Élisabeth change d’avis et ne signe pas l’ordre d’exécution, alors Mortimer, ému de cette générosité, tombe amoureux de la reine, elle perdra la guerre, sera jetée en prison, et Marie Stuart veut la faire décapiter. Mais Mortimer est tellement amoureux d’Élisabeth, que cela émeut la Stuart, l’ordre de décapitation ne sera pas signé. Élisabeth pourra réunir ses troupes, battre Maie Stuart et lui couper la tête.

 

7.

Le mariage de Cyrano

 

Cyrano va consulter Aurél Réthi[5], l’excellent médecin spécialiste des nez, qui lui fabriquera un petit nez retroussé. En même temps Christian verra son nez rallongé au point que Roxane se détournera aussitôt de lui. Vilmos Rácz[6] voudrait entreprendre la réconciliation des parties, mais Ragueneau qui avait fait transformer sa rôtisserie de pâtés en une rédaction, proteste contre ces atrocités dans son éditorial. L’éditorial paraît sur deux colonnes, et les deux colonnes cognent Christian à la tête au point qu’il accepte l’offre du Théâtre de la Gaîté de jouer le rôle de Cyrano.

 

8.

À Pâques ou à la Trinité

 

On apprend qu’en réalité le médecin finnois n’est pas la même personne que Lajos Gellért[7], mais c’est Mária Lehotay, cela n’empêchera pas qu’on monte la pièce.

 

Suite du recueil

 



[1] Jean Sarment (1897-1976). Comédien et auteur dramatique français.

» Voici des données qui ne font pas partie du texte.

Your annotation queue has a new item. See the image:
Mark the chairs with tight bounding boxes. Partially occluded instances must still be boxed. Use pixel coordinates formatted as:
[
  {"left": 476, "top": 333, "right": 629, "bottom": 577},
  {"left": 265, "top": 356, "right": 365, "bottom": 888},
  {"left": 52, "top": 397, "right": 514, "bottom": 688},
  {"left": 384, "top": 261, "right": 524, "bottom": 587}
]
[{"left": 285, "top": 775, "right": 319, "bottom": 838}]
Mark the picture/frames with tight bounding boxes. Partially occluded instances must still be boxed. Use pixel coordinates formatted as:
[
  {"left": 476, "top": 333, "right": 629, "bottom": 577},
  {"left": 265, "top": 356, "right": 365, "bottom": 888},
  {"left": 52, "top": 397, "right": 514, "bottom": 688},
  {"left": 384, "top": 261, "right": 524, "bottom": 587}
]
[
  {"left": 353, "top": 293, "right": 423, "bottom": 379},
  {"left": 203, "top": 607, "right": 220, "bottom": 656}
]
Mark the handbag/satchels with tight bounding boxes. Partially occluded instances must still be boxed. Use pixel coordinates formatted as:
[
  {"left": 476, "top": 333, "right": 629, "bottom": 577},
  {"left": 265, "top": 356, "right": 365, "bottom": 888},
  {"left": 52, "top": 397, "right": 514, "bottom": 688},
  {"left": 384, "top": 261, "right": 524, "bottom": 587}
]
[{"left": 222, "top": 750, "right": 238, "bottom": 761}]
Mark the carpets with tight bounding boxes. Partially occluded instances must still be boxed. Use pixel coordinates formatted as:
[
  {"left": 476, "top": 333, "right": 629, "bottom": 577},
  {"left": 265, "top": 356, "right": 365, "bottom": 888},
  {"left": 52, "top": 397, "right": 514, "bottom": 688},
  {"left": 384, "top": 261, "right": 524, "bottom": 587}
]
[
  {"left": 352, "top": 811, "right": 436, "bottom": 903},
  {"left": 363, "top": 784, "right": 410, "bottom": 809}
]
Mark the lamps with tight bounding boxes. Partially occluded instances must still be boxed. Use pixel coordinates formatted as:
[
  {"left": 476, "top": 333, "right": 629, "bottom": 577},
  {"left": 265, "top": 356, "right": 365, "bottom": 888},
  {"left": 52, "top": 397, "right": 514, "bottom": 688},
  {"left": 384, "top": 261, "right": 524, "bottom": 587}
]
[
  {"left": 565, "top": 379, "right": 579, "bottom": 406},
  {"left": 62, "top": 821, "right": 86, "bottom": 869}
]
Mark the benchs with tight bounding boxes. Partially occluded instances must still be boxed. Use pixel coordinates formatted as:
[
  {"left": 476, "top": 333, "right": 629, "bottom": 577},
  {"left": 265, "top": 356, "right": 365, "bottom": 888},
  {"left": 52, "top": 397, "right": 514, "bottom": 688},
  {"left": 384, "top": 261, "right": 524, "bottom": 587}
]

[2] Antal Richter (1894-1956). Ingénieur et architecte hongrois.

[3] Imre Nádosy (1872-1935). Chef de la police, compromis dans l’affaire de faux billets de banque français.

[4] Eugen Steinach (1861-1944). Médecin biologiste autrichien, inventeur d’une opération visant à rajeunir et à stimuler la virilité.

[5] Aurél Réthi (1884-1976). Médecin chirurgien laryngologiste hongrois.

[6] Vilmos Rácz (1889-1976). Journaliste, sprinteur, champion olympique,.